They still failed to turn up and the tribunal will now proceed to settle the issue by ruling within two weeks.
“We cannot force a party to be part of the proceedings, but we can force the outcome of the proceedings. We will take this case as one-sided,” Robert Asembo, a member of the tribunal said.
CK elected chairman Githinji Hinga and secretary general Joseph Atwoli appeared on Tuesday where they confirmed continued interference by the respondents.
“They have continued to use the official letterhead and are holding parallel national qualifiers this weekend. As per our calendar, the qualifiers are supposed to take place from June 22-26 so players are confused on which one to take part in,” Hinga informed the tribunal when he sought guidance on the matter.

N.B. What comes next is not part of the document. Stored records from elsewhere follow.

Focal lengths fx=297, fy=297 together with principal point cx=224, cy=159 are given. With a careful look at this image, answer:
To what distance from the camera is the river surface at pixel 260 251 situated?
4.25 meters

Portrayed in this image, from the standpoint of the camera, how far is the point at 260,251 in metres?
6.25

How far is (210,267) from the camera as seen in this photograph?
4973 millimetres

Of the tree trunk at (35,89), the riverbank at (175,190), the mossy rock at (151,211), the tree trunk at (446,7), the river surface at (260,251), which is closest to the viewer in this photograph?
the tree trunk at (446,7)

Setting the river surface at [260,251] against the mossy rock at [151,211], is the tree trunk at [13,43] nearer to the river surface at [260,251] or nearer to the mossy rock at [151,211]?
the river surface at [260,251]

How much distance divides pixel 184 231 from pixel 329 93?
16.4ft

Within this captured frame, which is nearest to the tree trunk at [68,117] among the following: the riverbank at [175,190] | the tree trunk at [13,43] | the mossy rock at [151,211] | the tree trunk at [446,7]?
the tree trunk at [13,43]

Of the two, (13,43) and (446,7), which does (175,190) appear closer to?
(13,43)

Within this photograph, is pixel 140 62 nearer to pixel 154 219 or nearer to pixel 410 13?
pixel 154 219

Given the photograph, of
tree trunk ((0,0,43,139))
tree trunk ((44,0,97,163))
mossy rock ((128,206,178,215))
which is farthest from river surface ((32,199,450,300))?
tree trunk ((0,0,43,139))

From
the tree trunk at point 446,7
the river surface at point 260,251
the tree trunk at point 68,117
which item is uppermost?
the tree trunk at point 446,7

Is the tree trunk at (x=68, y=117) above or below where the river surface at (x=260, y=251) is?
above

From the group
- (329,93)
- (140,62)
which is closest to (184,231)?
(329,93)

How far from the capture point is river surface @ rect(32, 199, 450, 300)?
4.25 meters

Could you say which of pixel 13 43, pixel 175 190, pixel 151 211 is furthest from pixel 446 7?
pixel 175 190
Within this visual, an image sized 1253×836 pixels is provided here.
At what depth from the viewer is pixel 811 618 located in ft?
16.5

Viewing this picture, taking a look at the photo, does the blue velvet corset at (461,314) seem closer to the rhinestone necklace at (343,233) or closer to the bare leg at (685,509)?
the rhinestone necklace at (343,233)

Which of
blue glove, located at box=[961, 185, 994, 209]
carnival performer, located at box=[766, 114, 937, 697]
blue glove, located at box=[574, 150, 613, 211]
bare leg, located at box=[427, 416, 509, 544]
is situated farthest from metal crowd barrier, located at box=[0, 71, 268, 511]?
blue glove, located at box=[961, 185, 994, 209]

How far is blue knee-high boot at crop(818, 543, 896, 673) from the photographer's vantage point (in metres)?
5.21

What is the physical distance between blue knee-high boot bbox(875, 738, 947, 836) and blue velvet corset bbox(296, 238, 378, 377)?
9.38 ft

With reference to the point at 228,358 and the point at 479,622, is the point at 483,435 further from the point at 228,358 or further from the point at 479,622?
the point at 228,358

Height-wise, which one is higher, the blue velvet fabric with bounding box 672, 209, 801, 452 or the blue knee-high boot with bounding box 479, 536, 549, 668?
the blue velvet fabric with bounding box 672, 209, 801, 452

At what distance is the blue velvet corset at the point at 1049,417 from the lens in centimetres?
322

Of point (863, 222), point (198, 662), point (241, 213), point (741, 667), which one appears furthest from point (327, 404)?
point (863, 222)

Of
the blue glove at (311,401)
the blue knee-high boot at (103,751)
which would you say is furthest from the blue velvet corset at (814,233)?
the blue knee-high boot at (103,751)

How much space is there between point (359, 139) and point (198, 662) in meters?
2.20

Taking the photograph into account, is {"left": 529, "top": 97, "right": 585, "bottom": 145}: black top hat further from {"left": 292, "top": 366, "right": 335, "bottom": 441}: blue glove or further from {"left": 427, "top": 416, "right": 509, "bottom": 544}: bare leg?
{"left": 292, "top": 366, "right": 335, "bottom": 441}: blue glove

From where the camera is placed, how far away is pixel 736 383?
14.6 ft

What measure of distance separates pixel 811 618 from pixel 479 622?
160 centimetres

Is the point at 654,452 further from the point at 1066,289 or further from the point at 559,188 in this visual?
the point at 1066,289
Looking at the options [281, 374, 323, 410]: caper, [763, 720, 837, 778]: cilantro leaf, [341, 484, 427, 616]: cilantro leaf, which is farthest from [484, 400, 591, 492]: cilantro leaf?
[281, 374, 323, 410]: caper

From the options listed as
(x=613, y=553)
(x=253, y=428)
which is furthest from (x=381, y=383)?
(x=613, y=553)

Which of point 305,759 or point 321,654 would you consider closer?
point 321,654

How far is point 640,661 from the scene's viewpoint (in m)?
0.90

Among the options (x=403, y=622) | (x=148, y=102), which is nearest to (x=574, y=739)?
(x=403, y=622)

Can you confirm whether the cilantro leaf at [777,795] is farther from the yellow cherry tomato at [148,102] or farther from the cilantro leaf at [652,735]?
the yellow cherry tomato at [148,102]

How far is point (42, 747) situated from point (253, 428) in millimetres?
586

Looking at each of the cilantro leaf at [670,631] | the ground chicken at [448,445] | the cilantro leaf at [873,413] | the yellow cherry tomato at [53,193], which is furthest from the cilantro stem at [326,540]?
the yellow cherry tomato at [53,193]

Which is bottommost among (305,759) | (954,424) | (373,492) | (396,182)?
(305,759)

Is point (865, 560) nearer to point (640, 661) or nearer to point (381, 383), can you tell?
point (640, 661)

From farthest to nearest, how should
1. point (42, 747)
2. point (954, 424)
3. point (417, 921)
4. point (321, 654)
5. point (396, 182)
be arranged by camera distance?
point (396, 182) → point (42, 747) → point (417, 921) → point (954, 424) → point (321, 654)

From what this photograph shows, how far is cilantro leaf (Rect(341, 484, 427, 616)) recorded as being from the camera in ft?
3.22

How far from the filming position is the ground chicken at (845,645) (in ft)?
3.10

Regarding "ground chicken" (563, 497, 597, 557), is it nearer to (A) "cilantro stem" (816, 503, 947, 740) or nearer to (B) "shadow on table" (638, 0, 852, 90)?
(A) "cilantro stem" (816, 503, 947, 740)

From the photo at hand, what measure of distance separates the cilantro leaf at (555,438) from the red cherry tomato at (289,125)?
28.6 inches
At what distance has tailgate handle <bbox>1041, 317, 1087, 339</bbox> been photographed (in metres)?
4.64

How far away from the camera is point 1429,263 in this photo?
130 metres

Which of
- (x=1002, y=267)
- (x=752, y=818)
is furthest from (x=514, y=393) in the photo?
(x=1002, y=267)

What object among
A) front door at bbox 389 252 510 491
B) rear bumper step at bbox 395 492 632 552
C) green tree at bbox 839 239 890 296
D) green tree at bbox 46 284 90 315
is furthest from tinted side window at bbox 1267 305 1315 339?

Tribunal chairman John Ohaga said the interim orders remain in force until June 21 when the matter will be determined. “It is upon you to use the orders and inform your members of the situation.”
In their letter, the respondents cited the Tribunal’s lack of jurisdiction as one of the main reasons for withdrawing. But, Atwoli said section 59(a) of their constitution allows for appeal against decisions of umbrella bodies like Kenya National Sports Council (KNSC).
When the parties convened on May 3, the Tribunal adjourned to allow the respondents time to submit factual information on issues touching on the alleged special general meeting as well as their membership to CK.
KNSC was enjoined in the case since the purported elections were overseen by one of its officials James Akama.
When he appeared before the tribunal, Charles Nyaberi from KNSC disowned the elections. “The meeting that was held at our boardroom was a consultative meeting. That is how we view it and anything else was stage-managed,” he said.
“Nobody was authorized to supervise any elections and if there is anybody who went there masquerading as a representative of the council, it is null and void. I speak with authority because the issue of overseeing elections falls under my docket.”
In his brief submission, Nyaberi revisited the issue of factionalism that the tribunal has previously addressed by stating they will not condone the act. He said internal power struggles similar to those rocking CK are the main cause of splinter groups coming up in local sports bodies.
“We discourage the formation of splinter groups by encouraging our affiliates to follow their constitutions,” he stated.
“We had splinter groups in taekwondo and football which did not end up well. There are trends that whenever we are heading to major international events, coup d'etats are experienced in federations as everybody wants to have a say.”
Consequently, Nyaberi attributed the CK wrangles to the upcoming Olympiad and FIDE elections. “There will be more of such cases that will come up and we ask the tribunal to act firm on that.”